◆ **TEXT FOR ANALYSIS**

Marawah Island

Geography
- Location: Al Dhafra, Abu Dhabi
- Coordinates: 24°17′50″N 53°16′56″E﻿ / ﻿24.29722°N 53.28222°E

Administration
- United Arab Emirates
- Emirate: Abu Dhabi

= Marawah Island =

Island in United Arab Emirates

Marawah (مَرَوَح) is a low-lying island off the coast of the Al Dhafra region of the Emirate of Abu Dhabi, the United Arab Emirates.

==Geography==
Marawah is 15 km north of the Khor al-Bazm (lagoon) along the Abu Dhabi coastline in the southern Gulf. It lies 100 km west of the UAE capital, Abu Dhabi. It is about 13 km from east to west and about 5.5 km from north to south. There are three islands in proximity to Marawah: the small island of Al Fiyah to the west, the island of Junaina to the southeast, and the island of Abu al Abyad in the east.

===Geology===
Research indicates that the island was formed from relict Pleistocene limestone platforms linked by Holocene sand and beach deposits and intervening patches of sabkha.

===Environment===
Marawah island is in the Marawah Biosphere Reserve, as recognized by the United Nations Educational, Scientific and Cultural Organization, and is one of the six marine protected areas in the Zayed Network of Protected Areas, a network managed by the Environment Agency - Abu Dhabi.

The coastline of the island, with its extensive tidal mudflats, has been designated an Important Bird Area (IBA) by BirdLife International because it supports both passage and wintering populations of many waders, including grey plovers, Siberian sand plovers, bar-tailed godwits, great knots and crab-plovers.

== History ==
The west first became aware of the island around 1829 when the East India Company recorded its location in a nautical survey of the Persian Gulf.

== Archaeology ==
Although privately owned, the island is a key center of archaeology. Recent excavations yielded a small natural pearl that was carbon dated to 5800/5600 BCE.

In 1992, the Abu Dhabi Islands Archaeological Survey (ADIAS) completed a preliminary survey of the island. Archeologists identified 13 sites dating from the Neolithic to the Islamic Period (12-13 AD).

In 2004, ADIAS discovered what was, at the time, the oldest human skeleton ever found in the region amid the remains of Neolithic buildings and over 200 flint tools. DNA was extracted from teeth that were recovered from the site, and it was determined that the remains were about 7,500 years old.

◆ **LIST OF TASKS**
**1)** Answer from the Marawah Island text:
(a) How far west of the UAE capital does the island lie?
(b) In what year did the Abu Dhabi Islands Archaeological Survey complete its preliminary survey of the island?
(c) Which organization designated the island's coastline an Important Bird Area?
**2)** Translate this sentence from the Marawah Island text into Spanish: "The west first became aware of the island around 1829 when the East India Company recorded its location in a nautical survey of the Persian Gulf."
The records have no connection to the Marawah Island text.

◆ **DATA SHOWN**
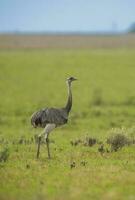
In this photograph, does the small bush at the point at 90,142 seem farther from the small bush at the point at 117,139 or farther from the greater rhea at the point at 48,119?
the greater rhea at the point at 48,119

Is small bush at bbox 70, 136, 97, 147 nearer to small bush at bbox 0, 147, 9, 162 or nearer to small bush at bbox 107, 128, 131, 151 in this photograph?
small bush at bbox 107, 128, 131, 151

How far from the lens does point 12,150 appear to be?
17031mm

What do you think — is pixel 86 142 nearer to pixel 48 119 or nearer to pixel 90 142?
pixel 90 142

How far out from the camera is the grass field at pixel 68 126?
1226cm

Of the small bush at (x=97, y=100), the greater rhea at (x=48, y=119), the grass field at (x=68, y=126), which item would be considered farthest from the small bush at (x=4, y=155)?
the small bush at (x=97, y=100)

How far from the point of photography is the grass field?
12.3 m

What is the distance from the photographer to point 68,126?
27.7 m

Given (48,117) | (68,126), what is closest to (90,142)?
(48,117)

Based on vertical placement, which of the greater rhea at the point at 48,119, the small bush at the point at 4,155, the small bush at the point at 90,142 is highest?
the greater rhea at the point at 48,119

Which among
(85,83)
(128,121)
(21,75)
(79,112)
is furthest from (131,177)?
(21,75)

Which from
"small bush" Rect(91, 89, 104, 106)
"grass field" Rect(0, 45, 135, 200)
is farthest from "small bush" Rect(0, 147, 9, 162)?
"small bush" Rect(91, 89, 104, 106)

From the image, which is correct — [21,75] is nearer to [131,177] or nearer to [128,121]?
[128,121]

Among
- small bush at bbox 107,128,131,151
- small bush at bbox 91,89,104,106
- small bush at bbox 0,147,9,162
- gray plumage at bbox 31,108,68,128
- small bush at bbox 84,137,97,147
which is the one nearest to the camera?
small bush at bbox 0,147,9,162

◆ **ANSWERS TO EACH TASK**
**1)**
(a) 100 km
(b) 1992
(c) BirdLife International

**2)** Occidente tuvo conocimiento de la isla por primera vez hacia 1829, cuando la Compañía de las Indias Orientales registró su ubicación en un levantamiento náutico del golfo Pérsico.